# csi accumulator delete?



## ooberrabbit (Sep 29, 2006)

wondering if there wll be any issues deleting my fuel accumulator on my rabbit 1.8l 8v cis. the diaphrams keep leaking inside and seep out the back.


----------



## WaterWheels (Aug 14, 2005)

Short answer of course is to do a search as this has been covered a few times. Long and correct answer is that it has been done by some people with no probles according to them. The accumulator does have some jobs and it is best to keep it, but I do understand being as it costs so much. One important job is to maintain pressure in the system when the engine is shut off. This residual pressure helps a lot in countering heat soak which causes vapour lock. It also acts as a buffer for any spikes in the fuel pressure, like the sudden surge on start-up.


----------



## ABA Scirocco (May 30, 2001)

I've done it on a couple of my cars, if your fuel system has a good check valve and if there are are no minor leaks anywhere, it works out fine. But even the most minor of leaks, by minor I mean leaks that don't even drip just dampen a spot, can cause hot starting issues in warm weather.


----------



## ooberrabbit (Sep 29, 2006)

the reason i want to get rid of it is because it leaks and they are expensive. thanks for the info.


----------



## Glegor (Mar 31, 2008)

ooberrabbit said:


> the reason i want to get rid of it is because it leaks and they are expensive. thanks for the info.
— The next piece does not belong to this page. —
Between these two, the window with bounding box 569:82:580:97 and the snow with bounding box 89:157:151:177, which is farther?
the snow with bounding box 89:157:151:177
$90 or under. the one for my GTI was 75 bucks..


----------



## bubba_vw (Dec 3, 2008)

i have a little problem with mine 86 when its hot starts and i have no leaks


----------



## WaterWheels (Aug 14, 2005)

The accumulator is not the "only" thing which can cause hot starting problems, just one of them. Automatic transmission models have their own hot start issues too. *Anywhere*, injectors, cold start valve, fuel lines and connections, seal under the fuel distributor, etc. where the residual pressure is allowed to escape can lead to heat soak and thus hot start start problems. Even a bad state of tune or worn parts like ignition items can lead to the same thing. So if you have any issues with hot starts, you should start by doing a fuel pressure test and go from there.


----------



## ds1919 (Oct 13, 2004)

you can risk damaging the fuel distributor components w/o the accumulator from the surge from the pump. Especially if you do have a small leak....


----------



## ajrn (Dec 14, 2005)

Where do you get the banjo fitting to delete the accumulator?? My fuel pump/accumulator were thrown out by a "well meaning" (cough) step child of mine. 

The fuel line that RUNS to the accumulator is a $100 piece now.. I'd hate to cut that puppy, but the accumulator is even more expensive than that!


----------